Can you find the probability distribution of the difference?

10. Mar 30, 2015

### Vrbic

I don't know. I have two normal distribution function with different mean value and variability. I know exact formulas these functions but I can't prepare a new one which will describe a distribution of new variable which is difference of tow randomly generated numbers by these normal distribution functions. I need bigger hint please :)

11. Mar 30, 2015

### Orodruin

Staff Emeritus
If you have a normally distributed variable $X$ with mean $\mu$ and variance $V$, what is the distribution of $-X$?

If you have two normally distributed variables $X$ and $Y$, what is the distribution of the sum $X+Y$?

12. Apr 2, 2015

### Vrbic

a) Im not sure but I guess that the mean $\mu$ -> $- \mu$. Variance is same.
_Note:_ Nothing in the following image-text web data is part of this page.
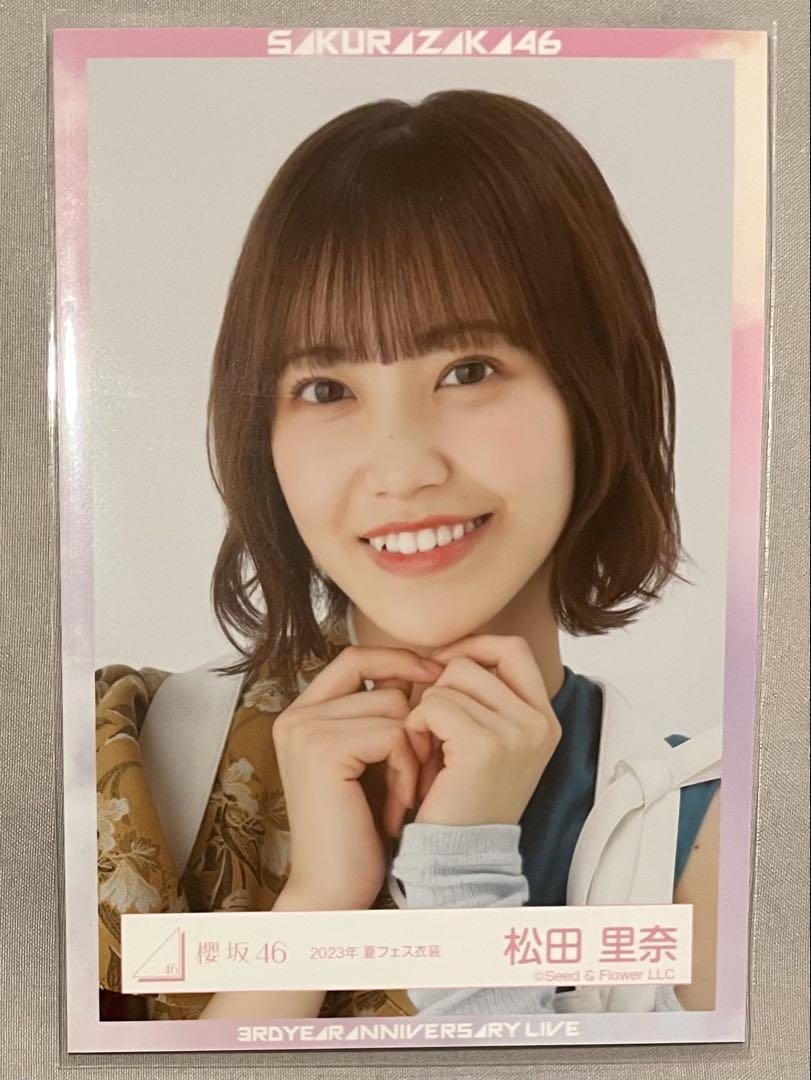 8/17まで出品　櫻坂46 松田里奈　直筆サイン　生写真　3rd アニラ衣装ヨリ 8/17まで出品 櫻坂46 松田里奈 直筆サイン 生写真 3rd アニラ衣装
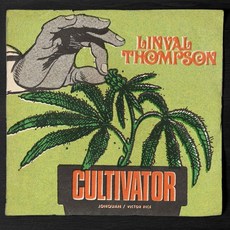 (LP) Cultivator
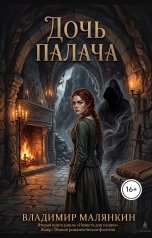 обложка книги В. Малянкин "Дочь палача"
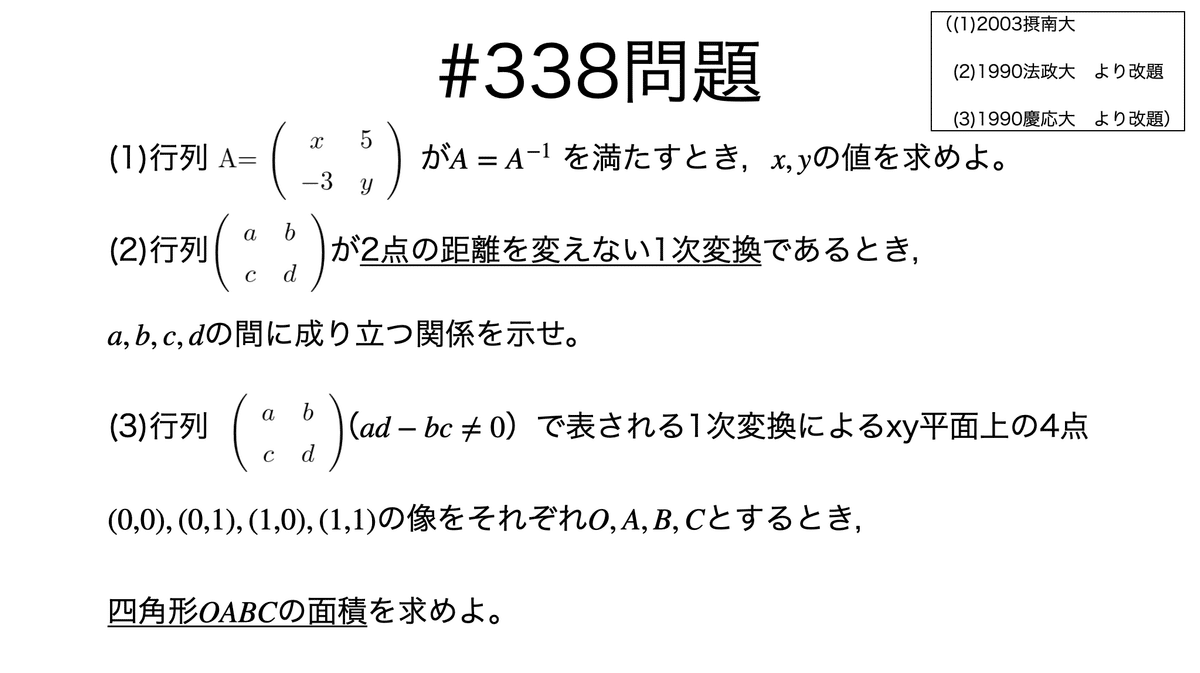 そのタイプは豪華で、その名前は豪華です 数量が必要な場合は、私に連絡してくださ 大阪公立大学2023数学解説【理系第3問】 - YouTube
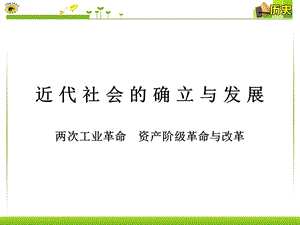 第二、三单元复习两次工业革命资产阶级革命与改革课件.ppt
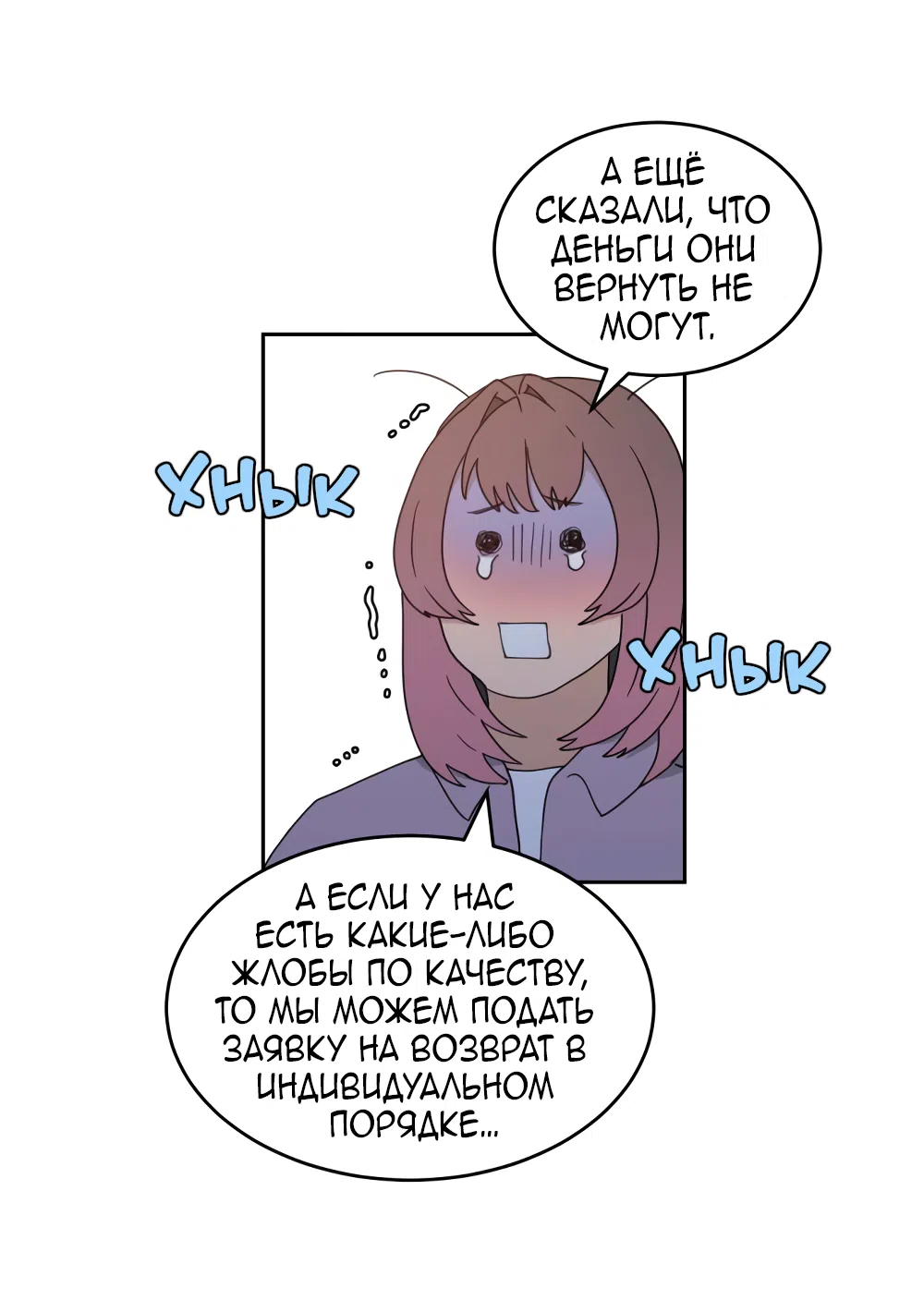 Страница 36 главы 1 манги Вот это удача / My Lucky Strike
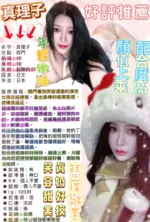 台北定點茶-真理子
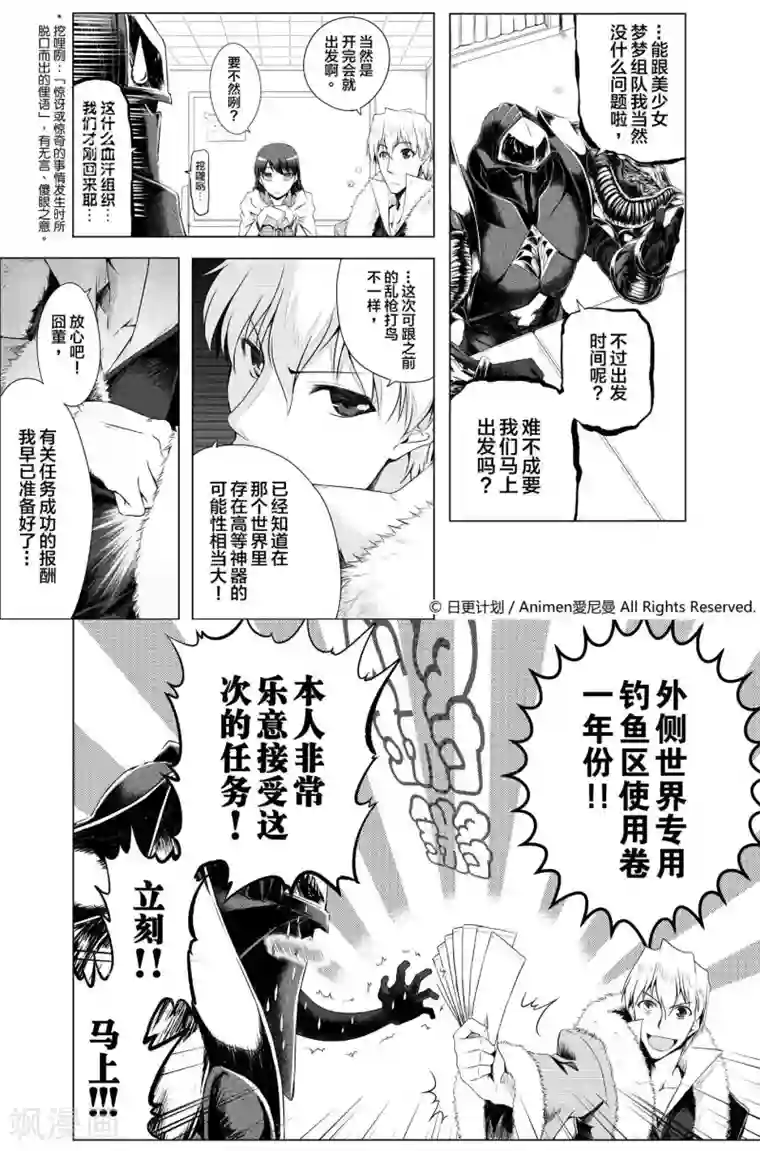 阿瑞斯之城第1话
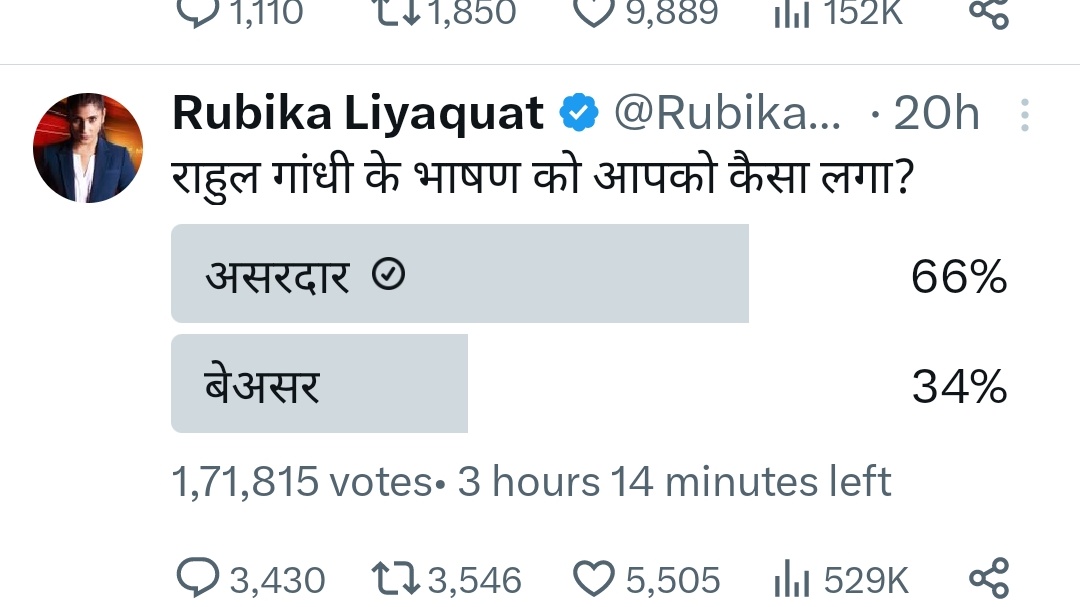 <a href="/RubikaLiyaquat/">Rubika Liyaquat</a>  जी मन की बात जनता ने कहा दी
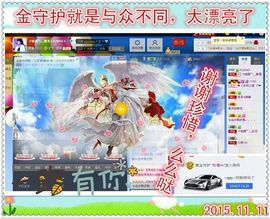 ~幸运魔法~主播照片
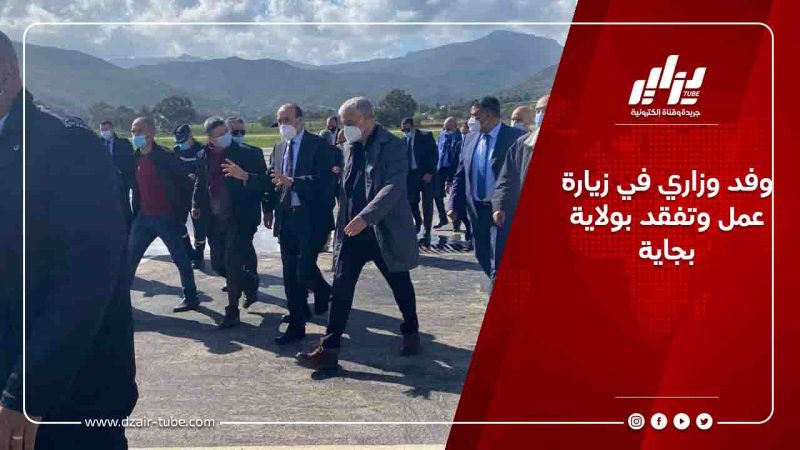 وفد وزاري في زيارة عمل وتفقد بولاية بجاية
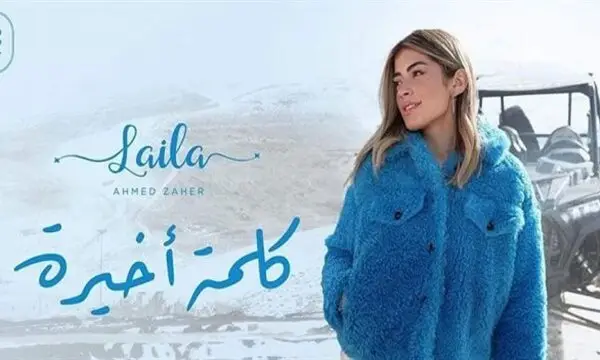 "كلمة أخيرة" .. أغنية ليلى زاهر الأولي بشكل رسمي علي "اليوتيوب"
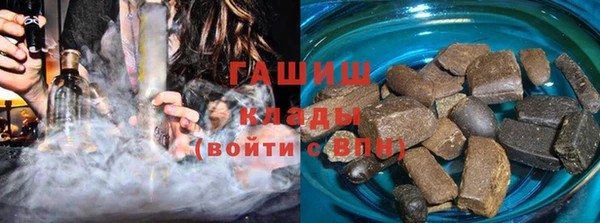 молекула духа Вязники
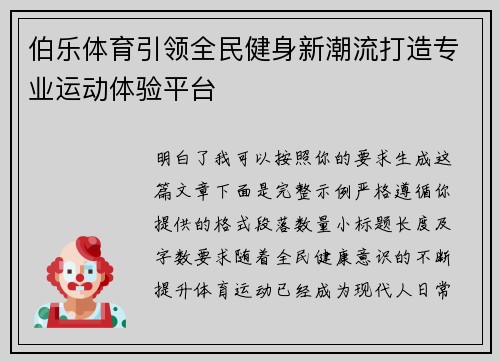 伯乐体育引领全民健身新潮流打造专业运动体验平台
b) Again guess but distribution of the sum $X+Y$ should be normal distribution with mean $\mu_X + \mu_Y$ but Im not sure what about variance...

13. Apr 2, 2015

### Orodruin

Staff Emeritus
What is the variance of any sum of two stochastic variables? You can derive this from the definition of the variance.

14. Apr 2, 2015

### Vrbic

Hm def. should be: $\sigma^2=\int^{\infty}_{-\infty}x^2f(x)dx-[\mu(x)]^2$ it seems nice but if I don't know $\sigma^2$ I don't know f(x). So I am quite confused. Honestly, I guess variance will always grow. So probably $V(x-y)=V(x)+V(y)$. But I would like to know how to derive that.

15. Apr 2, 2015

### Staff: Mentor

You can express the variance of one variable in terms of two expectation values (a simplified version of your formula). That allows to modify them without integrals.

16. Apr 2, 2015

### Orodruin

Staff Emeritus
Well, this is not quite true. What is true is that a normal distribution takes two parameters and that one of them can be taken to be the variance. With the appropriate f(x) you will then recover $\sigma^2 = \sigma^2$, but this is not what we are after now. We are after a general statement about variances and you need to go back to the very definition (you can do it completely without integrals just using the properties of expectation values).

17. Apr 3, 2015

### Vrbic

So do you mean "discreet definition" in this way: $\sigma^2=\sum [x_i-\mu(x)]^2p_i$?

18. Apr 3, 2015

### Orodruin

Staff Emeritus
No. I mean the more abstract definition V(X) = E((X-E(X))^2).

19. Apr 3, 2015

### Vrbic

Ah I see... sorry.
So now I should substitute X->X-Y. Ok? And wirte $V(X-Y) = E[(X-Y-E(X-Y))^2]=E[(X-Y-E(X)-E(Y))^2]=...=$
$=E[(X-E(X))^2] + E[(Y-E(Y))^2] + E[-2XE(Y)-2YE(X)]=V(X)+V(Y)+ E[-2XE(Y)-2YE(X)]$ if I can split mean $E(X-Y)=E(X) - E(Y)$. Am I right? But what about extra term $E[-2XE(Y)-2YE(X)]$ ??

20. Apr 3, 2015

### Orodruin

Staff Emeritus
E(X) is just a constant and can be moved out of the expectation value due to linearity.

21. Apr 3, 2015

### Vrbic

So, what I have written is right? And my origin problem. Now I have a distribution function some new variable $Z=X-Y$ where $E(Z)=E(X)-E(Y)$ and $V(Z)=V(X)+V(Y)$. So the probability of higher variable X is integration normal distribution for Z from 0 to infinity?
Am I right? Now it looks quite easy :)

22. Apr 3, 2015

### Orodruin

Staff Emeritus
It does not have to be harder ;)

23. Apr 4, 2015

### Vrbic

Thank you very much, you are good teacher ;)